Роберт свел брови, отшвырнул перо, сложив руки на груди:
– Никогда! Либо так, либо никак. Мой наследник не будет носить имя дьявольского рода. Я и без того дал вам слишком много, миледи, хотя вы заслуживаете только костра.
Ох, и возликовала же я – рот до ушей. Никогда!
Матушка обхватила виски ладонями.
– Лэйрин… Прошу вас… Это сейчас так несущественно!
Я устыдилась. Она же на грани обморока, а я тут радуюсь…
Документ был подписан. Белогорье осталось в неприкосновенности, и лорды с вейриэнами, стоявшие стеной, готовой в любой момент двинуться на королевское войско, расслабились. Хелина перевела дух, когда король, поставив печать, тут же представил сопровождавшей его свите наконец-то обретенного сына – кронпринца Лэйрина Роберта Даниэля Астарга фьерр Ориэдра.
4
Король, когда вез меня ко двору, все поглядывал: потрясен ли горный дикарь, впервые в сознательном возрасте увидевший землю, носившую на языке айров название «Страна городов». А как же! Чуть в обморок не падала от обилия уродливых человеческих лиц, толп нищих в лохмотьях, вони и грязи на улицах городов, выглядевших как сточные канавы.
Путь до столицы, города Найреоса, был мучительным не столько из-за расстояния и походных неудобств, сколько из-за неприглядных картин слишком плотной и грязной человеческой жизни. Городов в Гардаунте действительно было много, еще больше – рыцарских замков, крепостей и лепившихся вокруг них деревушек. От стен одной крепости, возведенной, как правило, на возвышенности, легко просматривалась другая. Такое обилие господ народу сложно прокормить.
Я же привыкла к простору и одиночеству, к дивным ликам горцев – магов и духов, которые, как выяснилось, только и окружали меня в детстве. Даже грубые, богатырского сложения дальеги казались мне теперь эталонами красоты и чистоты по сравнению с людьми равнин.

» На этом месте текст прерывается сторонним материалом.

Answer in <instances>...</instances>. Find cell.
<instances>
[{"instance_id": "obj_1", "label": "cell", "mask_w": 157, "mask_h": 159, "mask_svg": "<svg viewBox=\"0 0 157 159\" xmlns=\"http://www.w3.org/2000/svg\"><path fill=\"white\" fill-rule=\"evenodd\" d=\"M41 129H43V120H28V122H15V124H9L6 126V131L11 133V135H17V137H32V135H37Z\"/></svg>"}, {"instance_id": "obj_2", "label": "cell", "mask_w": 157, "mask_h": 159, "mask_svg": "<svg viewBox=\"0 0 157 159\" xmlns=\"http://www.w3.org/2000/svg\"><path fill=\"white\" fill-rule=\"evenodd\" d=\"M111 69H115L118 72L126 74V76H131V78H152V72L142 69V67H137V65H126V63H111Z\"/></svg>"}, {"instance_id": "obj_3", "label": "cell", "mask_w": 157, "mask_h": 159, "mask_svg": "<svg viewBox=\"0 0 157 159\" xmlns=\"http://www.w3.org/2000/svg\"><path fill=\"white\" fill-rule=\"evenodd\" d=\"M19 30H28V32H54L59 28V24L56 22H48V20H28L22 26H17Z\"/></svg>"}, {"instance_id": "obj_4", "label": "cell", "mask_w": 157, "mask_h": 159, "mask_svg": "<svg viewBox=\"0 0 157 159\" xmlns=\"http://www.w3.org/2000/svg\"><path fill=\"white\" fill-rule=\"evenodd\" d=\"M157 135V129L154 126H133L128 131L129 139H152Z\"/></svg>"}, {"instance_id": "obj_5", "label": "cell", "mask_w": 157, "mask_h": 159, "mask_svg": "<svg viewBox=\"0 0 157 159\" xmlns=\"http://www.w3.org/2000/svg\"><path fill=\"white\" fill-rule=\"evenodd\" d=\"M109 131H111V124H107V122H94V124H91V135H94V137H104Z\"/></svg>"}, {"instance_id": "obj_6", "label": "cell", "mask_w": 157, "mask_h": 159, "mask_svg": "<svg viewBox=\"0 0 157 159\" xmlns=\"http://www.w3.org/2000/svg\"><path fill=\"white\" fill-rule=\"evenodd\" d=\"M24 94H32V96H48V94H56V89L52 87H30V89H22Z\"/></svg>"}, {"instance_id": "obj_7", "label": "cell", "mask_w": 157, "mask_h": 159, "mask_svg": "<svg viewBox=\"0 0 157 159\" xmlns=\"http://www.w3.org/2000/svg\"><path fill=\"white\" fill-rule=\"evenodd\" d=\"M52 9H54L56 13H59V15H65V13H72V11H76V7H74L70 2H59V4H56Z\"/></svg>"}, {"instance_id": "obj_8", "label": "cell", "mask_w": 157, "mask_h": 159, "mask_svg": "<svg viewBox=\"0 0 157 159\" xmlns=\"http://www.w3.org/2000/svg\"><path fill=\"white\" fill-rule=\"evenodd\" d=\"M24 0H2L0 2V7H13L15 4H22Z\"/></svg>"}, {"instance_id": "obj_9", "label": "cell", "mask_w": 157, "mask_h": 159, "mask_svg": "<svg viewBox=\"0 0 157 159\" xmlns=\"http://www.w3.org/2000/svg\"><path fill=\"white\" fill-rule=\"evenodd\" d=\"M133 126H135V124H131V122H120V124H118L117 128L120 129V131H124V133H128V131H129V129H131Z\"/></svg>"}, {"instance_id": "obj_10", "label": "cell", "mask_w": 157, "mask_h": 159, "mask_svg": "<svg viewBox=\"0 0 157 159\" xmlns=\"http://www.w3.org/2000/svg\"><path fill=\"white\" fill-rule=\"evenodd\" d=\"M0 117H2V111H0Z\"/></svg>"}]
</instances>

Трудно было смотреть на этих селян и горожан, бросавших нам цветы, как на будущих подданных. Помнится, слушая чавканье конских копыт по грязи, которое не заглушали даже приветственные крики народа, я думала, что напрасно в этой стране объявили войну колдунам и ведьмам. Население было бы куда красивее.
Потом я узнала, что именно война королей рода Ориэдра против всяческих магов, начавшаяся полтора века назад, и привлекла многих простых людей в земли королевства из соседних стран, особенно западных и южных. Они готовы были тесниться, прозябать в нищете, работать из последних сил, лишь бы знать, что служат человеку. Они соглашались терпеть над собой жадную знать, уступать дорогу чванливым рыцарям, но лишь потому, что те тоже – люди. Хотя у меня впоследствии часто возникали сомнения, люди ли. Но это к слову.